The US Customs and Border Protection (CBP) published an updated guidance on Tuesday stating that the extra tariff — imposed under a Trump administration executive order in August 2025 — will not apply to Indian goods entering the United States for consumption or withdrawn from warehouses for consumption on or after February 7, 2026, reported Hindustan Times.
This decision follows last week’s historic interim trade framework agreed between US President Donald Trump and Indian Prime Minister Narendra Modi, in which both sides outlined a pathway toward broader bilateral trade cooperation. Under the agreement, the U.S. also said it would reduce its tariff on other Indian imports from previous punitive levels to a lower, reciprocal rate.

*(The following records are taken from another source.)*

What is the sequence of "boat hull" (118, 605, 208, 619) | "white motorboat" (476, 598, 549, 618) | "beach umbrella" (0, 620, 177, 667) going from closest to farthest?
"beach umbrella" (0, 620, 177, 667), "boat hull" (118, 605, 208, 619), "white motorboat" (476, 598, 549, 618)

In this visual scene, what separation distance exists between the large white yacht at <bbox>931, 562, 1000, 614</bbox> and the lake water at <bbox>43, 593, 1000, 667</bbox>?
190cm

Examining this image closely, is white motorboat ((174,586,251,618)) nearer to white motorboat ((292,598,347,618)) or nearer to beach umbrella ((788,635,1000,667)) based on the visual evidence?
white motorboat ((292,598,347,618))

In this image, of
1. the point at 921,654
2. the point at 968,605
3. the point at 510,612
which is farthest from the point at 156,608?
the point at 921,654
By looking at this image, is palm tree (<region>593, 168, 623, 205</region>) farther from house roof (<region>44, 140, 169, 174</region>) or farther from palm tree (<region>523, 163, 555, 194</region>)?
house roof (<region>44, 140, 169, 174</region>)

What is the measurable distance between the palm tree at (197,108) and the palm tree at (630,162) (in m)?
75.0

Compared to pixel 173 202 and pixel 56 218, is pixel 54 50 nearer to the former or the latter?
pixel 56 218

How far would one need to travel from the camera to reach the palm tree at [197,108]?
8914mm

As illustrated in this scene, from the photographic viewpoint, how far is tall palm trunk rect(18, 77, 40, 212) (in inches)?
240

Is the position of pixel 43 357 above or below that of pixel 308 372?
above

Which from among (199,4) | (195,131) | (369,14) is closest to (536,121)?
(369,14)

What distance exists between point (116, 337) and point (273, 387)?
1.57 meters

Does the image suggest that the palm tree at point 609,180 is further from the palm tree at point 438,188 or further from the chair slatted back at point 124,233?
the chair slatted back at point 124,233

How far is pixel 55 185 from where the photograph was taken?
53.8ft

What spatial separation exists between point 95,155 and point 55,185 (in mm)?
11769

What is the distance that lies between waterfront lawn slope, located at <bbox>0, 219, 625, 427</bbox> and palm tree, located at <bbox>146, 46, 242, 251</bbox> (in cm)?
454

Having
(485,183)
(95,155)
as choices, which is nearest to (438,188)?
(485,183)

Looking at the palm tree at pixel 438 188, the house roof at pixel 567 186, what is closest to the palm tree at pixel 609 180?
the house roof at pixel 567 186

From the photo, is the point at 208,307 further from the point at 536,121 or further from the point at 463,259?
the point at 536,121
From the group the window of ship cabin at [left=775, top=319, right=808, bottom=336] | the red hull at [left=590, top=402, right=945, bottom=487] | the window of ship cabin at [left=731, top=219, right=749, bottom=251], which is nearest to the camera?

In mid-2025, the Trump administration had slapped an additional 25 per cent ad valorem tariff on Indian goods as a punitive measure linked to India’s continued purchases of Russian oil, taking the overall tariff burden on many products to as high as 50 per cent when combined with existing reciprocal tariffs.
Under the interim trade framework announced on February 6 2026, the US committed to lowering its tariff on Indian imports to around 18 per cent, while India agreed to reduce tariffs on a wide range of U.S. industrial, food and agricultural products — including dried distillers’ grains, tree nuts, soybean oil, wine and spirits — and to enhance cooperation on regulatory and market access issues.
The framework also envisages India purchasing more than USD 500 billion worth of U.S. goods over the next five years across sectors such as energy, technology, agriculture and coal.
What The Customs Notification Says
According to the CBP update, the tariff lines associated with the additional 25 per cent duty have been effectively removed from the Harmonized Tariff Schedule of the United States (HTSUS), meaning products of Indian origin shipped after February 7 will not attract this levy.
However, the reciprocal tariffs established under previous executive orders — which set a base rate on Indian imports to address longstanding trade imbalances — remain in effect at the new negotiated level.
The White House, in its fact sheet last week, linked the removal of the punitive tariff to India’s commitment to stop or significantly reduce purchases of Russian oil. While India has not officially confirmed a full halt to such imports, New Delhi has signaled a willingness to boost energy imports from the United States and other markets.